Lecture: Modelling and Shrinkage techniques

Actuarial Data Science - Open Learning Resource

Author

Fei Huang, UNSW Sydney

Learning Objectives

  1. Justify the importance of understanding of the business context when designing and implementing a data analytics project
  2. Explain domain knowledge and discuss how it is used to interpret data and make feature selection
  3. Explain the key iterative steps involved in building a model
  4. Distinguish between different types of statistical machine learning, including regression and classification problems
  5. Explain the iterative process of defining an appropriate target response variable in predictive modelling
  6. Perform feature selection and transformation
  7. Explain the purpose of dimension reduction and compare the advantages and disadvantages of different dimension reduction techniques

Learning Objectives (continued)

  1. Explain and perform common techniques for splitting data into training, validation, and test sets
  2. Understand shrinkage techniques
  3. Apply shrinkage techniques in predictive modelling

In this lecture, we step back and examine the overall modelling landscape: what it means to build a model, how different statistical learning methods relate to one another, and why we sometimes deliberately penalise model complexity (shrinkage) to improve performance. The goal is to provide a conceptual map so that later techniques, such as GLMs, random forests, and boosting, fit into a coherent framework rather than appearing as isolated methods.

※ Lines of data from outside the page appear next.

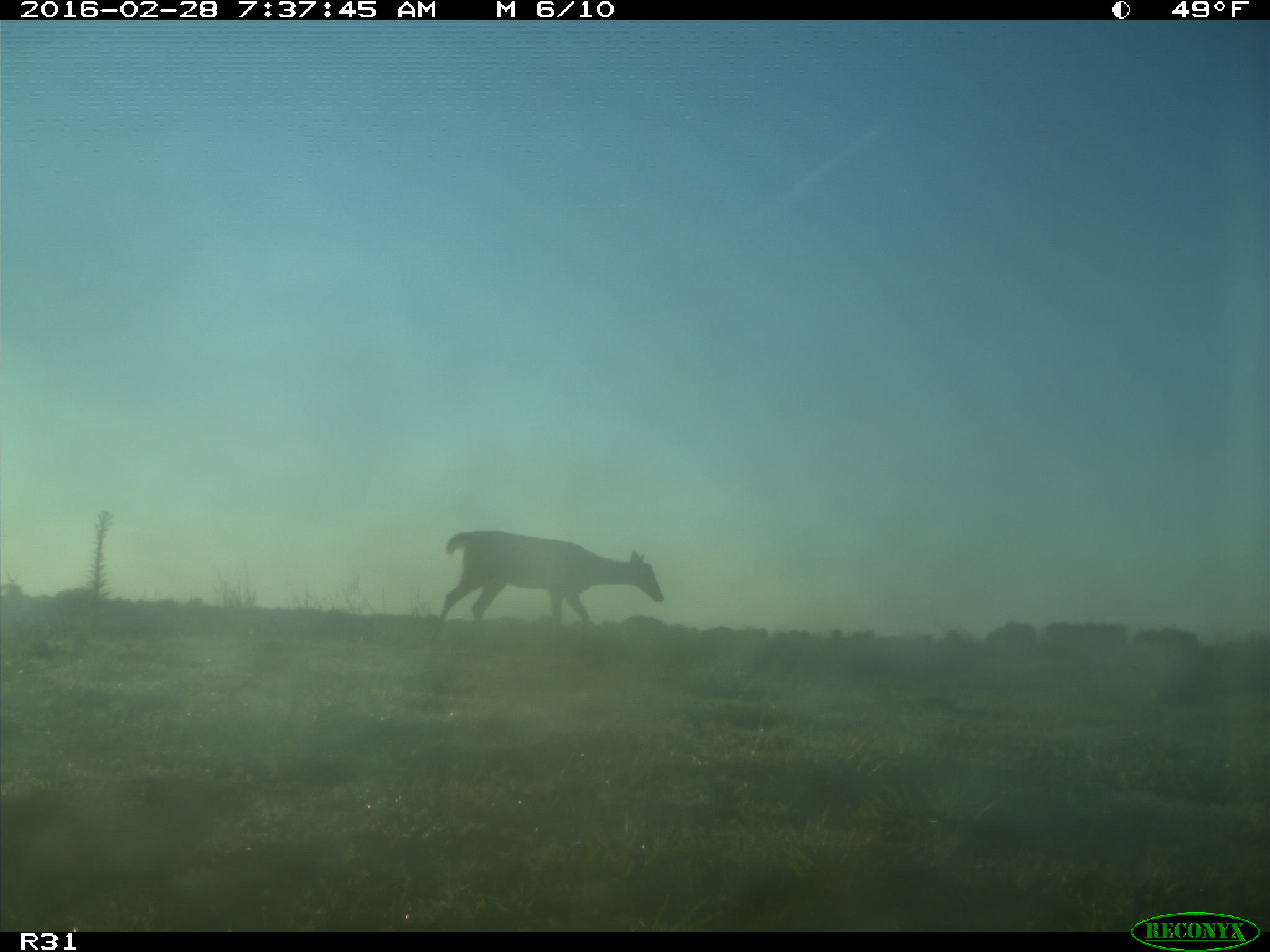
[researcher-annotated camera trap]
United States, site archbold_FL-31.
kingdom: Animalia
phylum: Chordata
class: Mammalia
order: Artiodactyla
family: Cervidae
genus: Odocoileus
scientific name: Odocoileus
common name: deer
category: unidentified deer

Statistical Machine Learning

Machine Learning vs. Statistics

  • Machine Learning focuses on the design and development of algorithms that allow computers (machines) to improve their performance over time based on data.
  • Statistics classically often requires or assumes knowledge of the data-generating process (modelling), including the probability distribution from which the data are drawn.
  • The distinction between statistics and machine learning has blurred over the past few decades
  • Actuarial data analytics benefit from both areas

Different Types of Learning

  • Supervised Learning
    • Given pairs of input data (predictors) and targets (labels)
    • Learn a mapping from inputs to targets (training)
    • Goal: use the learned mapping to predict targets for new input data
    • Includes regression and classification
  • Unsupervised Learning
    • Only input data are given x_i, i = 1, \ldots, n, with no responses (targets/labels) y_i
    • Goal: understand relationships between variables –
    • Often used for data exploration (e.g. cluster analysis)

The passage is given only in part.